=== Приведенный отрывок ===
-------------------------

Я купила в тот раз маленький медальон – изображение той самой Черной Мадонны. Это ее статуя украшает собой сводчатый зал в монастыре. Тот зал, где беспрерывно горят свечи, а стен не видно за прорвой картин. Медальонов я тогда купила несколько – один сестре, другим расплатилась при спуске с горы на машине, а третий взяла себе.
Он был со мной и когда я приехала в Черногорию, беременная и чужая.
Я потом много раз удивительно часто роняла, теряла, случайно срывала Мадонну с шеи. Сменила цепочку – четырежды. Каждый раз находила свою Черную Мадонну – в сенях дома, на пороге его, этажом ниже, у автобусной остановки, в ванной, в цветочном горшке. Я все думала – неужели это из-за того, что я никак туда не доеду?..
Но однажды я ее все-таки потеряла. И лежит Мадонна посреди Черных гор, попираемая, вероятно, ступнями, разве только ее не нашел кто-нибудь и теряет, теряет, как я.
Главное, чтобы моя просьба исполнилась – и не только у моей сестры, а и у меня, и чтобы и мне еще предстояло двинуться в путь – чтобы просто сказать «спасибо».
Я пока туда так и не поехала. Вместо этого мы отправились в Венецию.
Прежде чем я ее увидела, она представлялась мне именно такой – вне зависимости от времени суток, ночной, закрытой для посторонних. Масочной, театральной, тяжелой, с красками, звуками и фактурой Средневековья. Все здесь всегда темное, древесных, усталых, сумрачных, неизменно прекрасных тонов.
Бредя по городу, бесконечно напираешься на вновь и вновь повторяющиеся улицы, которые и улицами-то не назовешь – так они узки, декоративны, ненастоящи. Словно коридоры искусственных игрушечных домиков из лавки древностей. Здесь становится совсем понятно – как задуман был город быть выстроенным наперекор природе, вопреки, дабы стать потом величайшим экспериментом, так и остался призраком, головоломкой, игрой. Архитектурной тайной, градостроительным гомункулусом.
Главное лицо Венеции – венецианец – кажется холодным в своей высокомерной ожесточенности. Венеции идет этот тип молодежи, холодной, острой на язык, стильной, с невероятными прическами, одеждой, кожей, обувью. Так, среди собачьих пород выделяются доберманы – жестокие, красивые, с одним-единственным аксессуаром, стоимостью и значением перекрывающим весь остальной вид. А этот волнующий тип мужчин со смуглым от яркого солнца и мутной венецианской лагуны загаром? Оливковая кожа и глубокий темно-синий цвет ткани. Боже.

-------------------------

=== Исходные данные ===

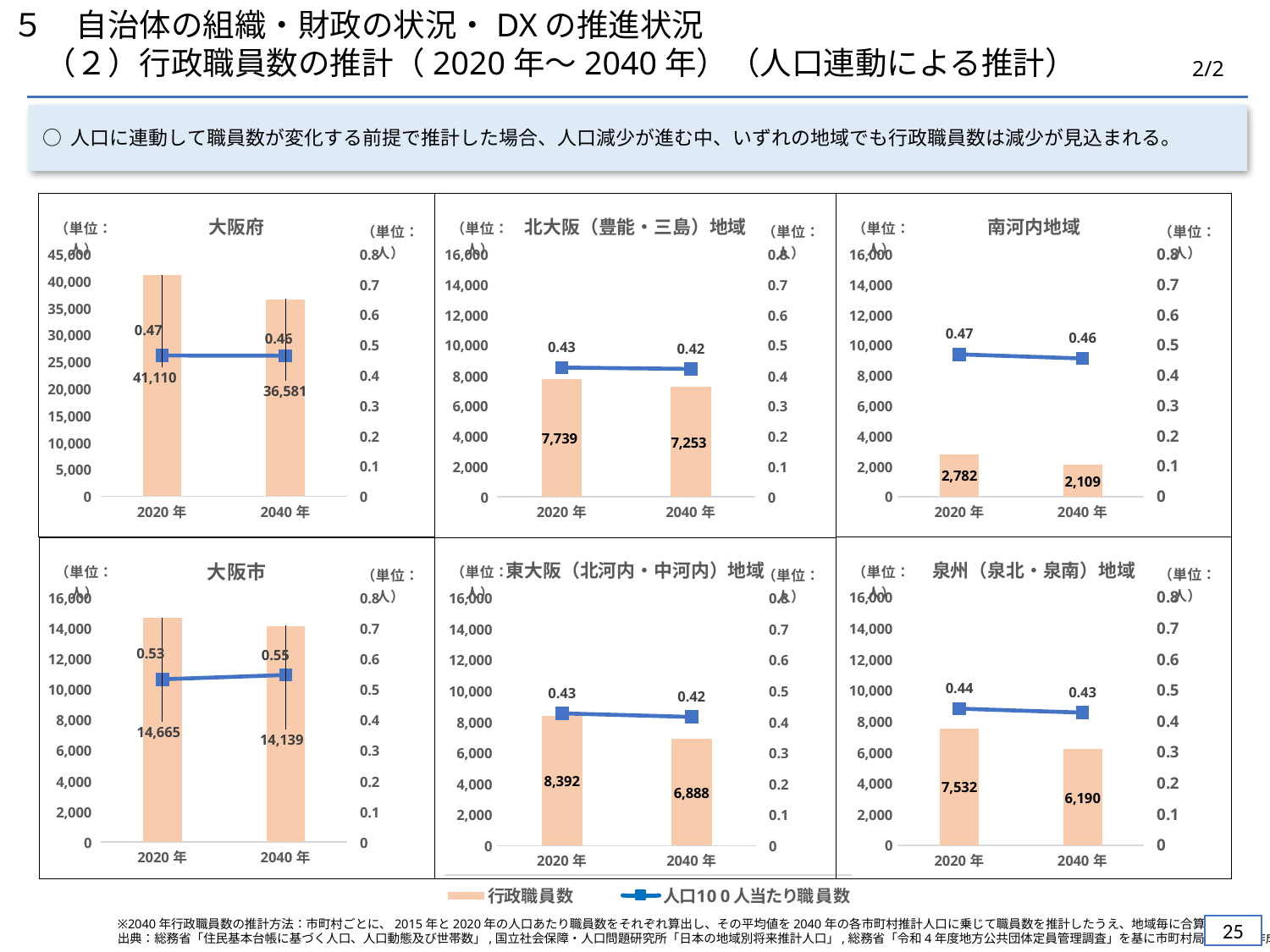
In the 大阪府 chart, what is the value of 行政職員数 for 2020年? 41,110 How many charts are shown on the slide? 6 In the 北大阪（豊能・三島）地域 chart, what is the value of 行政職員数 for 2040年? 7,253 How many series does the shared legend at the bottom of the slide list? 2 In the 大阪市 chart, which year has the higher value of 人口100人当たり職員数, 2020年 or 2040年? 2040年 In the 南河内地域 chart, is the 行政職員数 bar for 2020年 greater or less than 4,000? less In the 泉州（泉北・泉南）地域 chart, what is the value of 人口100人当たり職員数 for 2020年? 0.44 In the 東大阪（北河内・中河内）地域 chart, what is the difference in 行政職員数 between 2020年 and 2040年? 1,504 In the 南河内地域 chart, what is the difference in 行政職員数 between 2020年 and 2040年? 673 In the 大阪府 chart, what is the value of 人口100人当たり職員数 for 2040年? 0.46 In the 大阪市 chart, what is the value of 行政職員数 for 2040年? 14,139 In the 泉州（泉北・泉南）地域 chart, does 行政職員数 rise or fall from 2020年 to 2040年? fall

-------------------------

=== Опираясь на данные ===
1. Перескажите короче абзац приведенного отрывка, который начинается словами «Я потом много раз», сохранив его главные факты.
2. Перепишите часть приведенного отрывка, начиная со слов «Прежде чем я» и далее до слов «тайной, градостроительным гомункулусом.», поменяв «Средневековья» на «Ренессанса».

=== Ответы ниже ===
1. Я часто роняла, теряла и срывала с шеи медальон с Мадонной и четырежды меняла цепочку. Но каждый раз находила его: в сенях, на пороге, этажом ниже, у автобусной остановки, в ванной, в цветочном горшке. Я думала, не оттого ли это, что я никак туда не доеду.

2.
Прежде чем я ее увидела, она представлялась мне именно такой – вне зависимости от времени суток, ночной, закрытой для посторонних. Масочной, театральной, тяжелой, с красками, звуками и фактурой Ренессанса. Все здесь всегда темное, древесных, усталых, сумрачных, неизменно прекрасных тонов.
Бредя по городу, бесконечно напираешься на вновь и вновь повторяющиеся улицы, которые и улицами-то не назовешь – так они узки, декоративны, ненастоящи. Словно коридоры искусственных игрушечных домиков из лавки древностей. Здесь становится совсем понятно – как задуман был город быть выстроенным наперекор природе, вопреки, дабы стать потом величайшим экспериментом, так и остался призраком, головоломкой, игрой. Архитектурной тайной, градостроительным гомункулусом.